§ **Complete the following**:
**A.** Please repeat the issue thread word for word, starting at "Stale issues rot after an" and ending at "rot after 30d of inactivity.".
**B.** Summarize the issue thread in two sentences.

§ **Excerpted text**:
========

Open q42jaap opened 4 years ago
/sig cli
Issues go stale after 90d of inactivity.
Mark the issue as fresh with /remove-lifecycle stale
.
Stale issues rot after an additional 30d of inactivity and eventually close.
If this issue is safe to close now please do so with /close
.
Send feedback to sig-testing, kubernetes/test-infra and/or fejta. /lifecycle stale
Stale issues rot after 30d of inactivity.
Mark the issue as fresh with /remove-lifecycle rotten
.
Rotten issues close after an additional 30d of inactivity.
If this issue is safe to close now please do so with /close
.
Send feedback to sig-testing, kubernetes/test-infra and/or fejta. /lifecycle rotten
Rotten issues close after 30d of inactivity.
Reopen the issue with /reopen
.
Mark the issue as fresh with /remove-lifecycle rotten
.
Send feedback to sig-contributor-experience at kubernetes/community. /close
@fejta-bot: Closing this issue.

========

§ **Extracted information**:
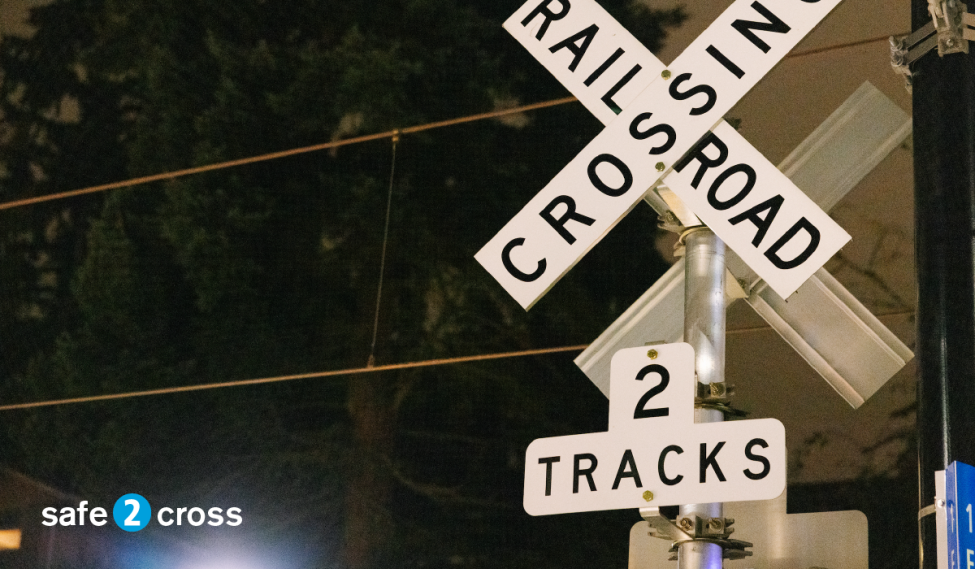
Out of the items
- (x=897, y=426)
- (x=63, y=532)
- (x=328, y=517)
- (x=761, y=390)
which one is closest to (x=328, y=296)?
(x=328, y=517)

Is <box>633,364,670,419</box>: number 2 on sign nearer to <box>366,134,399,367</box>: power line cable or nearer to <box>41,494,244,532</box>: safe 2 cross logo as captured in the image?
<box>366,134,399,367</box>: power line cable

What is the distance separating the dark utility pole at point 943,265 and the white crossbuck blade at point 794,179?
402 millimetres

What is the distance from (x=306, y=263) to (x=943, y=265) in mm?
5016

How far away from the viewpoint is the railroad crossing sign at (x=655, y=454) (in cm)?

========

§ **Solved tasks**:
**A.**
Stale issues rot after an additional 30d of inactivity and eventually close.
If this issue is safe to close now please do so with /close
.
Send feedback to sig-testing, kubernetes/test-infra and/or fejta. /lifecycle stale
Stale issues rot after 30d of inactivity.

**B.** The issue, opened 4 years ago under /sig cli, was marked stale after 90 days of inactivity and then rotten after 30 more days, and each notice explained how to mark it fresh with /remove-lifecycle. After another 30 days of inactivity it was closed with /close, and fejta-bot announced the closing while noting that the issue could be reopened with /reopen.